▶ Stated task
Please rewrite the material between the lines holding "Assess the positions" and "neck, the flamingo beak", inclusive, with "closest" changed to "nearest" and nothing else altered. Give only those lines.

Excerpt from a dataset
((
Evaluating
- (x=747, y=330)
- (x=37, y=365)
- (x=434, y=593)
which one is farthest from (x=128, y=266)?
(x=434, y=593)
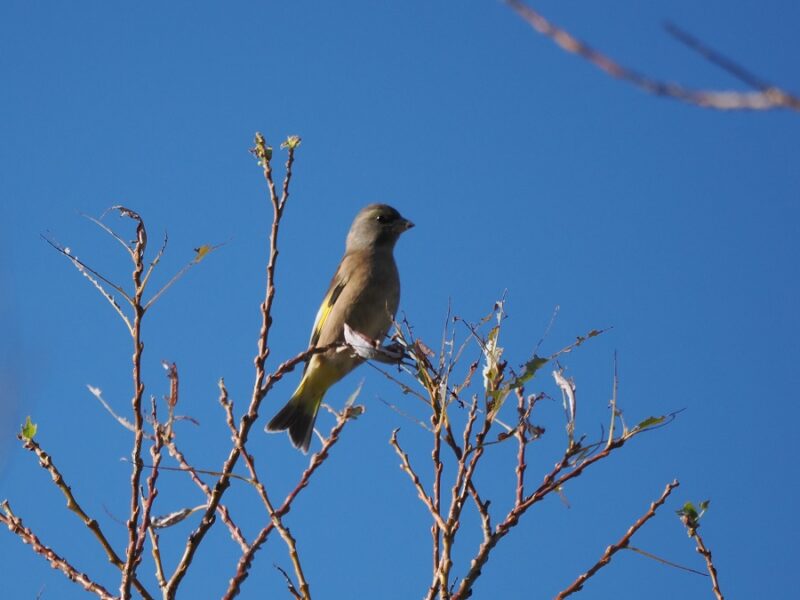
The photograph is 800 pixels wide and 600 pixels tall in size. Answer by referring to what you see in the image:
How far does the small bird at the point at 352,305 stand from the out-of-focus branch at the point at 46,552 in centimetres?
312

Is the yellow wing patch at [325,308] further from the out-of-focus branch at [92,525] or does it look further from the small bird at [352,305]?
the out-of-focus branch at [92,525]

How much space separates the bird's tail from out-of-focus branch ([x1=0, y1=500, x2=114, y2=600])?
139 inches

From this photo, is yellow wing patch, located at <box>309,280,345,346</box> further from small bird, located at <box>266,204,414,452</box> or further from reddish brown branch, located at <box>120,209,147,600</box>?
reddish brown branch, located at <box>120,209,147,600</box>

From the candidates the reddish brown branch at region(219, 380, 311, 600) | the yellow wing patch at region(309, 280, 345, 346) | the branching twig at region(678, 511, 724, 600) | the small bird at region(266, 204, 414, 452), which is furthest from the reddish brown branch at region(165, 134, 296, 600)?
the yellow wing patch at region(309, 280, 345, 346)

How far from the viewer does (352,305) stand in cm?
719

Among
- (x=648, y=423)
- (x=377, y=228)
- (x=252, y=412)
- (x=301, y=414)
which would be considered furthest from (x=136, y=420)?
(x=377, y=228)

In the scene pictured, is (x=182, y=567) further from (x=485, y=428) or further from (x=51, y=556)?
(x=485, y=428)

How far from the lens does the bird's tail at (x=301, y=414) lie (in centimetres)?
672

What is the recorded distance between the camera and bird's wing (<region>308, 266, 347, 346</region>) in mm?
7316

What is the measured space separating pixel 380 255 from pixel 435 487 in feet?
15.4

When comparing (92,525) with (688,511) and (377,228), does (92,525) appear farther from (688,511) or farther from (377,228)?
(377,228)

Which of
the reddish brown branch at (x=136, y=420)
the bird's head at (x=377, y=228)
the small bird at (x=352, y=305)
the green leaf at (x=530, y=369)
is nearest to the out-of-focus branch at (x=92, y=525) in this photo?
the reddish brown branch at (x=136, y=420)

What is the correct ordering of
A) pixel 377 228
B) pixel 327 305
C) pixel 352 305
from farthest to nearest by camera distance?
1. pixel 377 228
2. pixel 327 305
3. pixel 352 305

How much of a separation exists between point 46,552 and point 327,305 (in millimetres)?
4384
))
((
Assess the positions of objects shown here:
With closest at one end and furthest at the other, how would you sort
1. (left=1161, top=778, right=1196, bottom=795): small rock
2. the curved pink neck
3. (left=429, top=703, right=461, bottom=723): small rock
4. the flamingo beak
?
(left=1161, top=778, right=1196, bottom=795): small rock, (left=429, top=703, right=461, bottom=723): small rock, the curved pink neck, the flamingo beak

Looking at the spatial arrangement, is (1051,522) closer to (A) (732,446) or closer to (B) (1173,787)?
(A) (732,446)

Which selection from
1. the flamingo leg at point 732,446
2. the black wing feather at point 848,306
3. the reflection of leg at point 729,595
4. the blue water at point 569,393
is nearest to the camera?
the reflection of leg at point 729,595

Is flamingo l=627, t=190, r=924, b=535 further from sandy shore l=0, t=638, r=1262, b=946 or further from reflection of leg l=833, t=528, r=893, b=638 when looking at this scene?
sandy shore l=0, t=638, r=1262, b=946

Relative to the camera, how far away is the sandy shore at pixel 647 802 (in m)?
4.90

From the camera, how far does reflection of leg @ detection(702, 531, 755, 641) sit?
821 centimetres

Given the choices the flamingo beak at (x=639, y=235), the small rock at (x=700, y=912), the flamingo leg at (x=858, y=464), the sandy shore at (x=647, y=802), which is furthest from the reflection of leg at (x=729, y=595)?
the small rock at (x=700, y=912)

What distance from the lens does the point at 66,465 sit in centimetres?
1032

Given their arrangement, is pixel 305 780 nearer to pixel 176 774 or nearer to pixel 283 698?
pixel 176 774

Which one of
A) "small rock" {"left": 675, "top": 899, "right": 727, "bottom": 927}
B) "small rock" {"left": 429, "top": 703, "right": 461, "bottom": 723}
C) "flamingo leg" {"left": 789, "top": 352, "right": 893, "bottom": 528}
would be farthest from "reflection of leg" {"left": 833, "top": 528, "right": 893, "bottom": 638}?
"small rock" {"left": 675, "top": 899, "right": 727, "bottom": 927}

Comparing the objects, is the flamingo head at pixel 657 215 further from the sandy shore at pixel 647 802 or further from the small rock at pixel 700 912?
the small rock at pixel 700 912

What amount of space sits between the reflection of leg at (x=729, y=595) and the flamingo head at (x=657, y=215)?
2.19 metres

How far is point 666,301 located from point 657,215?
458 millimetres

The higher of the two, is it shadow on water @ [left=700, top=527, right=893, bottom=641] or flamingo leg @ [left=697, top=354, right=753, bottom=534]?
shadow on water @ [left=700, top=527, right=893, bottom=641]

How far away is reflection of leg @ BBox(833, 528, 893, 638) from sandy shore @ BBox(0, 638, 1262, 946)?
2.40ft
))
((
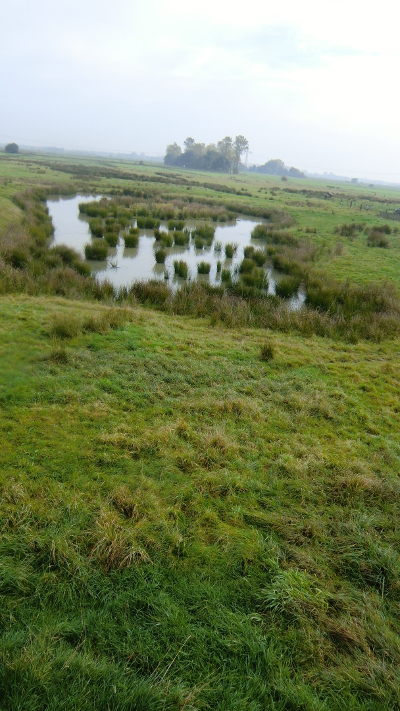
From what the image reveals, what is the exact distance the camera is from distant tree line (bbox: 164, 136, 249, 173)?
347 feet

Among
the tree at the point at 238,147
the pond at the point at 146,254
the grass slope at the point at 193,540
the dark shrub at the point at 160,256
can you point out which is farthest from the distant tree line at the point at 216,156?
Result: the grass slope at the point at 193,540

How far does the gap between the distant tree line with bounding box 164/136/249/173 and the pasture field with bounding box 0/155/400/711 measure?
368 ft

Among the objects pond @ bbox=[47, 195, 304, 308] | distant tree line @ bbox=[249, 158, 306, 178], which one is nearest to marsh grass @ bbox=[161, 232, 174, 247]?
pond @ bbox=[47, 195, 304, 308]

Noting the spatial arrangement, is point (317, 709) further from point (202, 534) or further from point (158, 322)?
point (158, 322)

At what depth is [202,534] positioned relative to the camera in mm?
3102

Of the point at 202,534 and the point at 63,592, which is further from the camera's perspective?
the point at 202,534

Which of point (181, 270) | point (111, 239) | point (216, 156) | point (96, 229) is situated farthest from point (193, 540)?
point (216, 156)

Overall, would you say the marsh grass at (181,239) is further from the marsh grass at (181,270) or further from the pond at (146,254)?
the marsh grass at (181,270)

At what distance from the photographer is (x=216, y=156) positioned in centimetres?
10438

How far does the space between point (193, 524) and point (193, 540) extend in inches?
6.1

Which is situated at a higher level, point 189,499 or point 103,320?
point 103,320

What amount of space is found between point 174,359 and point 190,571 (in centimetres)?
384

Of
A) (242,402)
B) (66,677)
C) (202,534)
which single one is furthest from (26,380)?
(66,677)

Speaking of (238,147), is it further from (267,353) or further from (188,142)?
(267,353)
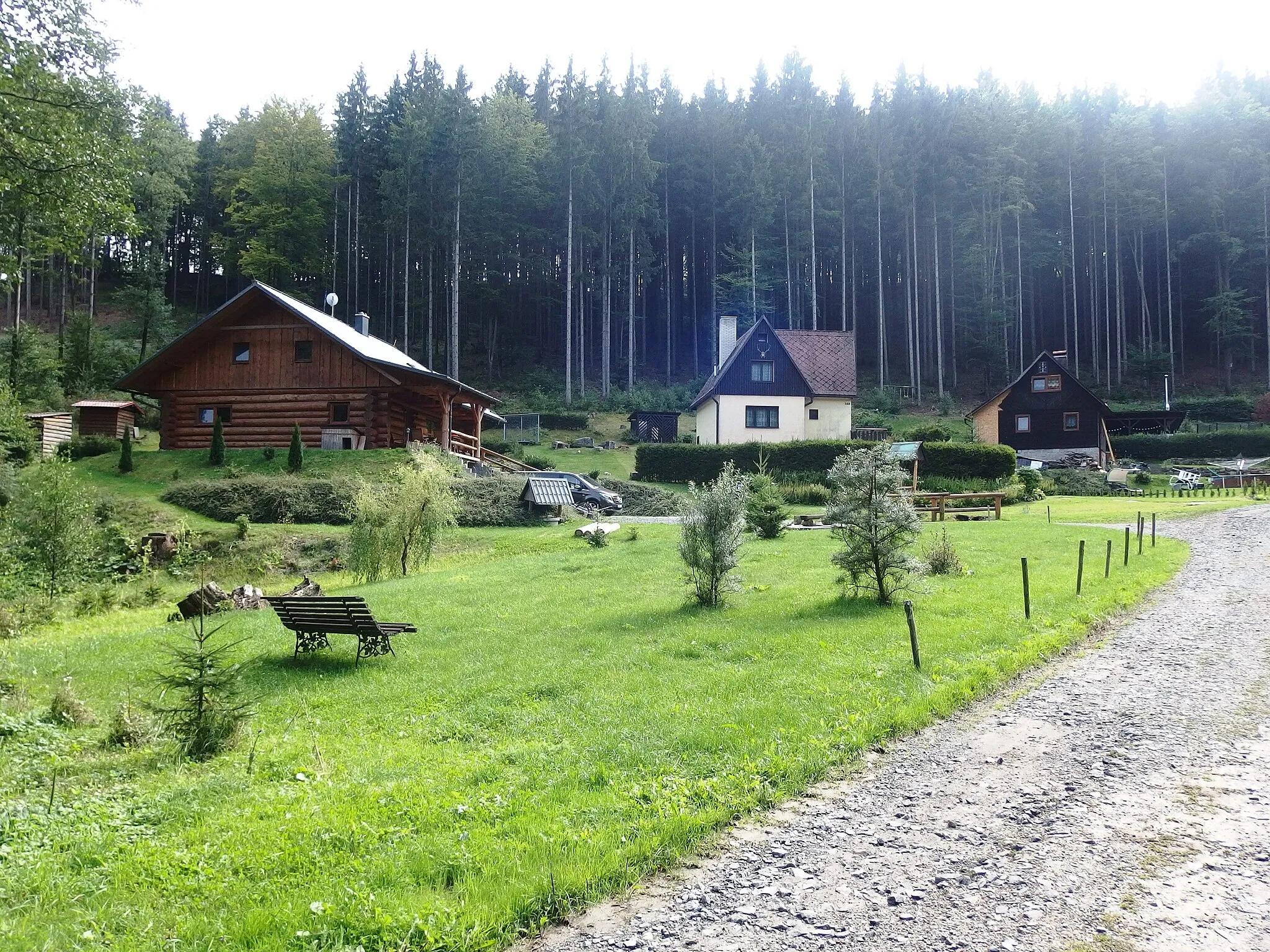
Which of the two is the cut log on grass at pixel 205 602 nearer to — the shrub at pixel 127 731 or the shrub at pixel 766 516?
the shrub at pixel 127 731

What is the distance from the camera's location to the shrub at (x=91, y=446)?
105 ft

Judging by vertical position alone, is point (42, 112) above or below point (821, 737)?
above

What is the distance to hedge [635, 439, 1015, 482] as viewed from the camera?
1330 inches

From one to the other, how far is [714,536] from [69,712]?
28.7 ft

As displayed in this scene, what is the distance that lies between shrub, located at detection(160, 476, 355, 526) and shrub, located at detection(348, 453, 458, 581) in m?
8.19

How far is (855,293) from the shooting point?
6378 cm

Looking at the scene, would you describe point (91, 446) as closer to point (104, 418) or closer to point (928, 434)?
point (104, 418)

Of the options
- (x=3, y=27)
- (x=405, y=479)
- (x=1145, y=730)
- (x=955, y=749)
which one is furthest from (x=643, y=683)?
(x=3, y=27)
))
▶ Answer for this exercise
Assess the positions of objects shown here:
With nearest at one end and furthest at the other, how would you sort
1. (left=1161, top=778, right=1196, bottom=795): small rock
2. the curved pink neck
3. (left=429, top=703, right=461, bottom=723): small rock
4. the flamingo beak
?
(left=1161, top=778, right=1196, bottom=795): small rock, (left=429, top=703, right=461, bottom=723): small rock, the curved pink neck, the flamingo beak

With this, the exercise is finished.